Task prompt -
Please copy the part of the article about the collision repair program word for word, starting at "The couple, among" and ending at "force doesn't have.".

Text -

◆ ◆ ◆ ◆ ◆ ◆ ◆

(TNS) -- Gov. Pat McCrory called the high-tech collision repair program at Fayetteville Technical Community College a "role model for the rest of the nation."

He spoke Wednesday morning at a ribbon-cutting for the program's new $4.5 million center at the Fayetteville's Military Business Park off Santa Fe Drive.

Other speakers likened FTCC's collision repair center to a success story, a landmark in education, even a "technical tsunami."

Eren and Damien Moore, two of the first students working in FTCC's innovative blend of education and business input, offered a more personal description.

"It's a chance for success in the future," Damien Moore said as his wife nodded. "It's exciting. The job opportunities out there are amazing."

The couple, among three dozen students in the first classes, are being trained to fill what industry executives call a "critical gap" in auto repair. Sheet metal and chrome have given way to high-tech materials. Brute strength and big wrenches are no longer necessary. Modern cars require knowledge and skills that an aging work force doesn't have.

"There are thousands of shops across this country, and every one of them needs skilled workers," said Clark Plucinski, executive director of the Collision Repair Education Foundation, which encourages programs to train future workers in the industry.

FTCC's program, which opened in August, is the result of brainstorming among college President Larry Keen and industry executives.

"It's a desire to match business needs with educational capabilities," Keen said to a crowd of more than 200. "I learned about this need a while back, and I sat down with Steve McGlothlin."

McGlothlin, an executive with Gerber Collision and Glass, filled Keen in. The auto repair industry was looking at a long-term need for thousands of technically savvy workers. There was no place to find them, because no one was training them.

◆ ◆ ◆ ◆ ◆ ◆ ◆

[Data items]
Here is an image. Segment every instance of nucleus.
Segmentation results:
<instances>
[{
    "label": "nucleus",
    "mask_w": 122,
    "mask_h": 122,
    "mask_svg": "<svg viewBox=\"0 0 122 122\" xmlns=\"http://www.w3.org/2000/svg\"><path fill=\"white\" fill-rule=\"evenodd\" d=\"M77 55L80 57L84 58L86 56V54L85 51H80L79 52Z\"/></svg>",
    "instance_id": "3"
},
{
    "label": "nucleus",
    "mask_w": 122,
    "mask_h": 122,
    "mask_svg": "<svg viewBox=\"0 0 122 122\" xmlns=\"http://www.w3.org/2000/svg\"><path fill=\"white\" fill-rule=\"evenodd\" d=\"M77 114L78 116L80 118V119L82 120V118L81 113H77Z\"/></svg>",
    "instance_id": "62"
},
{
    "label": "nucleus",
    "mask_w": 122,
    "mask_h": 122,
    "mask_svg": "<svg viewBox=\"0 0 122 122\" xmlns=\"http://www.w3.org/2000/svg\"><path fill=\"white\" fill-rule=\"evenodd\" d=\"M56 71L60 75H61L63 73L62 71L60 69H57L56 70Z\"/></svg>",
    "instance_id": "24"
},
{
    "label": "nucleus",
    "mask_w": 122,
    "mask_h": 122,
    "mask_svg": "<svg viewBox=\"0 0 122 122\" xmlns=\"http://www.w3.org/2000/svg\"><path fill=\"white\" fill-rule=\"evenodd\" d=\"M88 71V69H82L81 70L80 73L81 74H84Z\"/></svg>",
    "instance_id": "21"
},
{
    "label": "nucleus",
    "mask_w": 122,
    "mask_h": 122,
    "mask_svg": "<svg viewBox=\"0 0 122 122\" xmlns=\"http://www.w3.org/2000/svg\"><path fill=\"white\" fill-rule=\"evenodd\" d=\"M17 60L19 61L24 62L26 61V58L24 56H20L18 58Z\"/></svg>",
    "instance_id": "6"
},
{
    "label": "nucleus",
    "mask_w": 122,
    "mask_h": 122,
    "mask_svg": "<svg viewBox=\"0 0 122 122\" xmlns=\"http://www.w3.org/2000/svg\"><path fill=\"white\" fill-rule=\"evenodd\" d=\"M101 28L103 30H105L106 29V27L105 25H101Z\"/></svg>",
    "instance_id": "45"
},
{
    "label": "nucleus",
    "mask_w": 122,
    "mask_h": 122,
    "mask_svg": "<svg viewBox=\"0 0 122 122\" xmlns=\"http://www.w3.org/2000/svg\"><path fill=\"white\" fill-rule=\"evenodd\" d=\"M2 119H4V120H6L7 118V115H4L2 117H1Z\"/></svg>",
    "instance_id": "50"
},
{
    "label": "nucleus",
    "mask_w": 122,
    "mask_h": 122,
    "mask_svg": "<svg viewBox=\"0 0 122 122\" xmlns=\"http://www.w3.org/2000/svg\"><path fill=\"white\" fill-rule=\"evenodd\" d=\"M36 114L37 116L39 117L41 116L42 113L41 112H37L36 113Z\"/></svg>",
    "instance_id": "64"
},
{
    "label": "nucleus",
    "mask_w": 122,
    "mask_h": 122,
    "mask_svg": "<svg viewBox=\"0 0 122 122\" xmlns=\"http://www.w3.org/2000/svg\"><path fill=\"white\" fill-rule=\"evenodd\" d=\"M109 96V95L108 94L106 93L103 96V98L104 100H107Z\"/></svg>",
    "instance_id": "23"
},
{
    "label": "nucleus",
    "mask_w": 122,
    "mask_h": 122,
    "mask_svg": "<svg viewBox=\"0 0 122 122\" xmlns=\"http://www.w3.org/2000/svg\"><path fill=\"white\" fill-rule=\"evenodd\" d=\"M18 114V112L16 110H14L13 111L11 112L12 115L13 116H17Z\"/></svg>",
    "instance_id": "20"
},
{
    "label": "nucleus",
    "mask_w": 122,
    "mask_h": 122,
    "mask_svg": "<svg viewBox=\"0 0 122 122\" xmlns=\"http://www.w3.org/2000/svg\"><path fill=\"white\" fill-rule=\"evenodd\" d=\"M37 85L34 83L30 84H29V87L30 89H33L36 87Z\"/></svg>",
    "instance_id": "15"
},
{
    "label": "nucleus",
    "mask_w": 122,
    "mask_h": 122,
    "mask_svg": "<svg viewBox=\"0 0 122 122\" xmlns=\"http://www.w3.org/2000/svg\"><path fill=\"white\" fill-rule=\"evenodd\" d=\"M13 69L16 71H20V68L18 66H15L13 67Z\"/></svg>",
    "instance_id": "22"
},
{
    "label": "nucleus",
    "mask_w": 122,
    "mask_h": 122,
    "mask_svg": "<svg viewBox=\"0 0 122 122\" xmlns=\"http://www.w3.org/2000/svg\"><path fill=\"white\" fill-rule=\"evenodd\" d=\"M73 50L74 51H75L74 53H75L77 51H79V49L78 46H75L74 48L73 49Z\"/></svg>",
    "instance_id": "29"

◆ ◆ ◆ ◆ ◆ ◆ ◆

Task result -
The couple, among three dozen students in the first classes, are being trained to fill what industry executives call a "critical gap" in auto repair. Sheet metal and chrome have given way to high-tech materials. Brute strength and big wrenches are no longer necessary. Modern cars require knowledge and skills that an aging work force doesn't have.